> _Instructions for the task_
Extract the text of every record below word for word, leaving the pictures out of your answer.

** START Provided records **

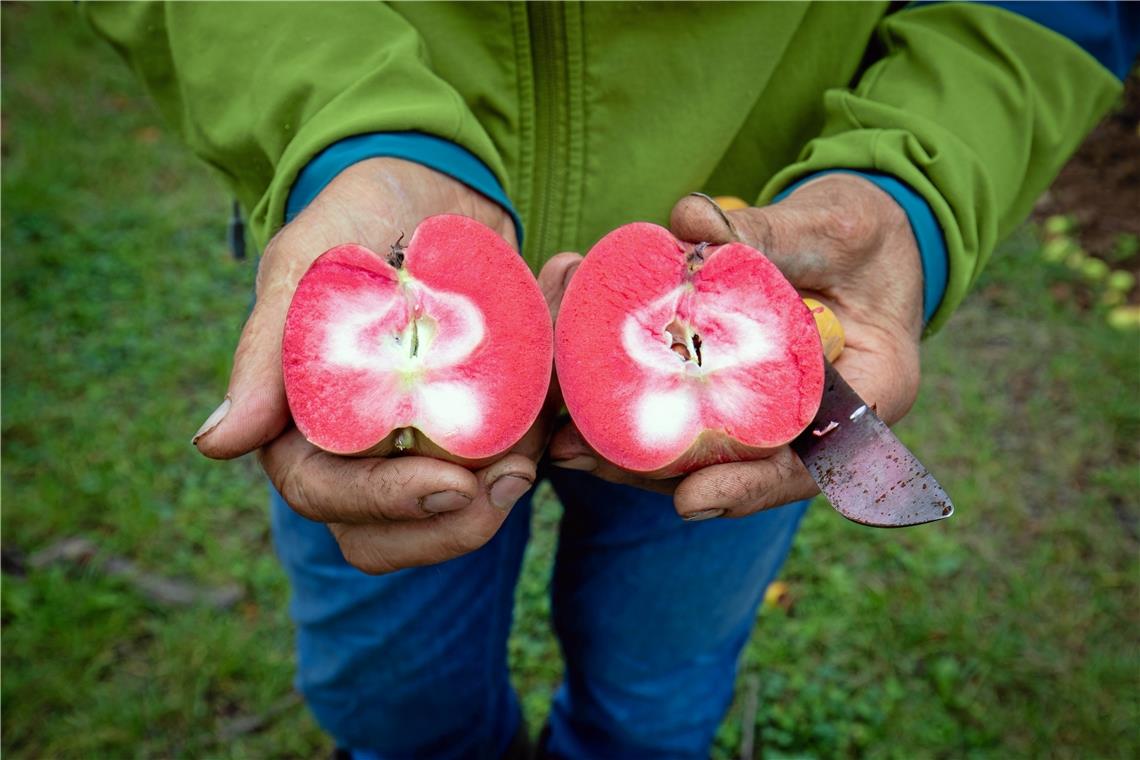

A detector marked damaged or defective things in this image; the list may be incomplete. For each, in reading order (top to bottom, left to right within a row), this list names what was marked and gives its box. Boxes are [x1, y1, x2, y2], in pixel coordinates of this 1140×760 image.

rusty knife blade [793, 362, 953, 528]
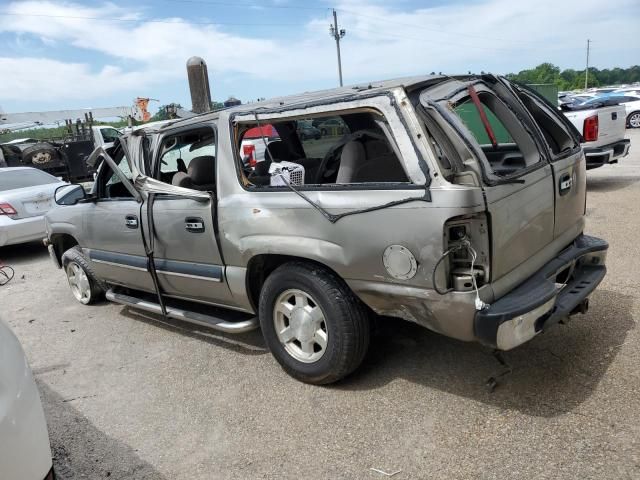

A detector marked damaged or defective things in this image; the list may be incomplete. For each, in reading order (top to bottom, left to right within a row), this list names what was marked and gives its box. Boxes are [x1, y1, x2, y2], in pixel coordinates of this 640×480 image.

damaged suv [43, 76, 604, 386]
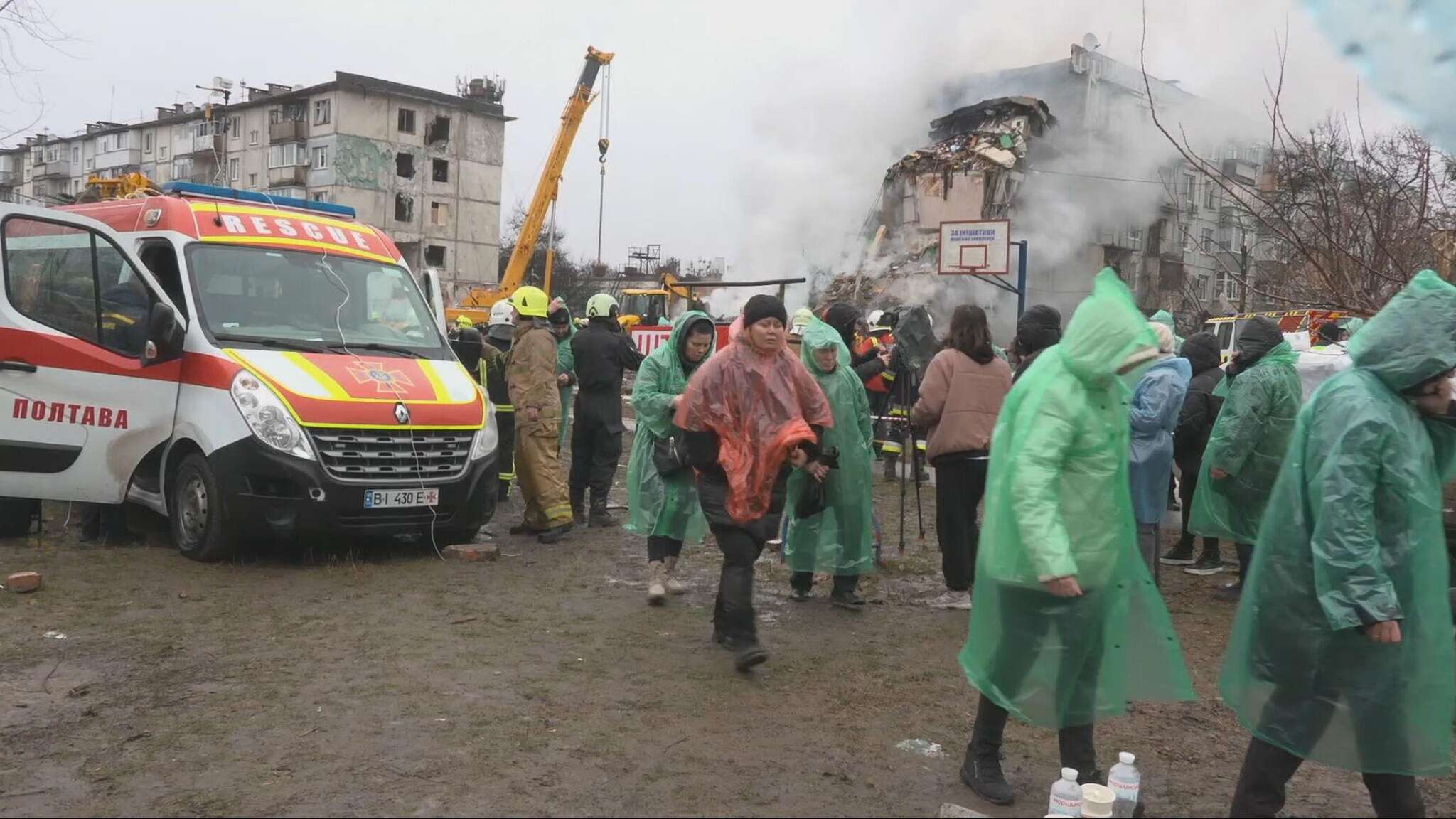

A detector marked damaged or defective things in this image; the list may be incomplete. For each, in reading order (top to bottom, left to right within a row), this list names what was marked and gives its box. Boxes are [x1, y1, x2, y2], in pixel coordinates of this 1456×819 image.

damaged apartment building [0, 70, 512, 289]
broken window [425, 114, 448, 143]
damaged apartment building [856, 40, 1269, 333]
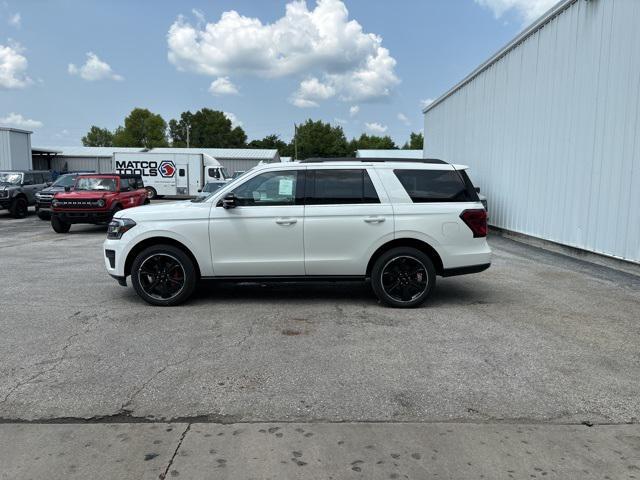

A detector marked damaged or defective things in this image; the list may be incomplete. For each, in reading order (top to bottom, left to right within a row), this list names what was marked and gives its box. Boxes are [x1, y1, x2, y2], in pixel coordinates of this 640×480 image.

crack in pavement [159, 426, 191, 478]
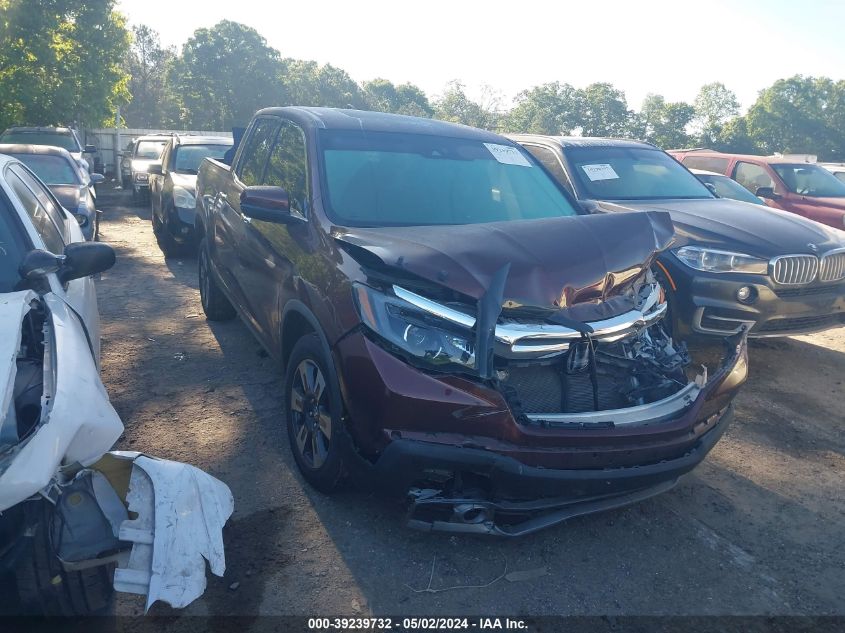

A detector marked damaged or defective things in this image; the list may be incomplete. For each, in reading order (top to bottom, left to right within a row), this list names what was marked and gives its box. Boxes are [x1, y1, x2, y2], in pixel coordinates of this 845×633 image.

crushed hood [334, 212, 672, 308]
crushed hood [588, 198, 844, 256]
broken headlight [668, 246, 768, 272]
broken headlight [352, 282, 474, 370]
damaged honda ridgeline [193, 107, 744, 532]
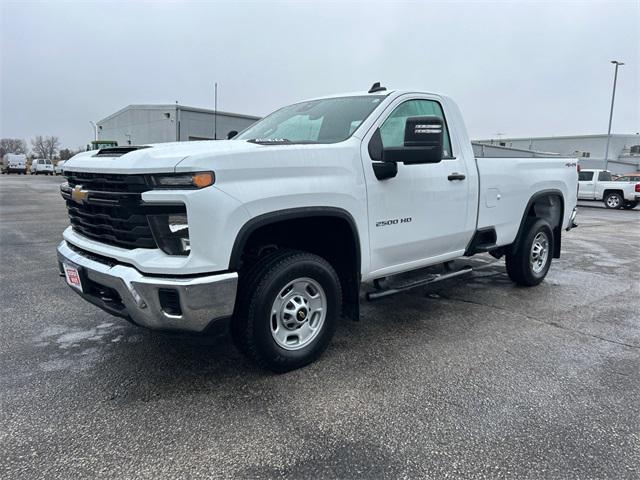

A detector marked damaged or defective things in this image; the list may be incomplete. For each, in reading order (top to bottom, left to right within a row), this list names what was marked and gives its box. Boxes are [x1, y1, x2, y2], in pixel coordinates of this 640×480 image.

cracked pavement [0, 176, 636, 480]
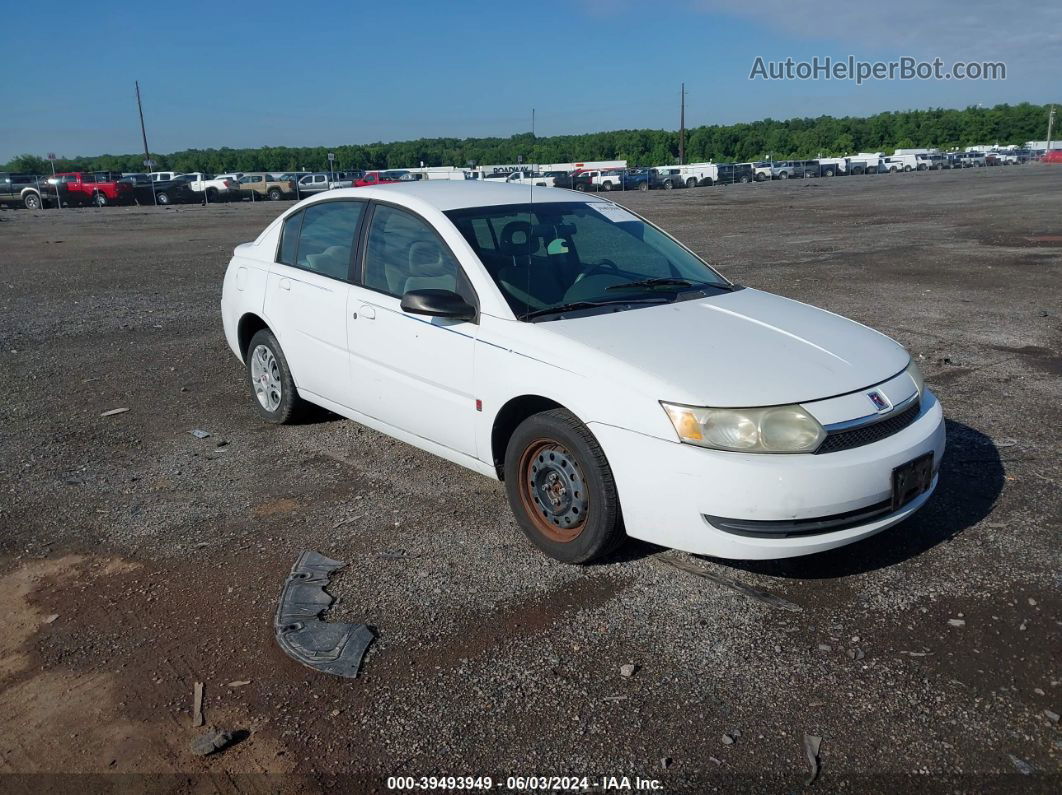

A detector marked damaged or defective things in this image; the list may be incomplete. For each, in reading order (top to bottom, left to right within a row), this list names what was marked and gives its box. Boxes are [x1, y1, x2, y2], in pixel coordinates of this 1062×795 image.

rusty wheel [520, 438, 596, 544]
rusty wheel [504, 408, 628, 564]
broken plastic piece [274, 552, 374, 676]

** END Provided records **

> _Response_
A detector marked damaged or defective things in this image; the list may be incomplete. For each, in reading order (top to bottom, left to right within a row), this list names what was marked and gives its box. Boxes are [x1, y1, x2, y2], in pixel coordinates of this 1140×760 image.

rusty knife blade [793, 362, 953, 528]

A detector marked damaged or defective things in this image; the list may be incomplete. For each, in reading order (top to bottom, left to right within a row), this list names what was marked and gives its box. Boxes are [x1, y1, x2, y2], in pixel coordinates of this 640×480 image.

damaged suv [43, 76, 604, 386]

A detector marked damaged or defective things in this image; the list may be incomplete. For each, in reading order (top to bottom, left to right within a row), this list names what was marked and gives its box. Boxes are [x1, y1, x2, y2], in pixel coordinates of this 1456×819 image.

damaged apartment building [0, 70, 512, 289]
broken window [425, 114, 448, 143]
damaged apartment building [856, 40, 1269, 333]

A detector marked damaged or defective things in this image; the list may be incomplete. For each, in reading order (top to bottom, left to right within a row), this list names what was marked and gives its box. Boxes are [x1, y1, x2, y2], in pixel coordinates of this 640×480 image.

crack in pavement [159, 426, 191, 478]

A detector marked damaged or defective things in this image; the list may be incomplete. For each, in reading order (top to bottom, left to right within a row), this list names what was marked and gives its box. Boxes are [x1, y1, x2, y2], in pixel coordinates of this 845×633 image.

crushed hood [334, 212, 672, 308]
crushed hood [588, 198, 844, 256]
broken headlight [668, 246, 768, 272]
broken headlight [352, 282, 474, 370]
damaged honda ridgeline [193, 107, 744, 532]

A detector marked damaged or defective things in this image; the list may be incomplete. For each, in reading order (top to bottom, left to right within a row), this list names what was marked and gives its box. Boxes are [x1, y1, x2, y2], in pixel coordinates of this 640×480 image.

cracked pavement [0, 176, 636, 480]

A detector marked damaged or defective things in this image; the list may be incomplete. For each, in reading order (top to bottom, left to right within a row), this list names what was marked and gives its box. Boxes are [x1, y1, x2, y2], in pixel coordinates of this 1062×795 image.

rusty wheel [520, 438, 596, 544]
rusty wheel [504, 408, 628, 564]
broken plastic piece [274, 552, 374, 676]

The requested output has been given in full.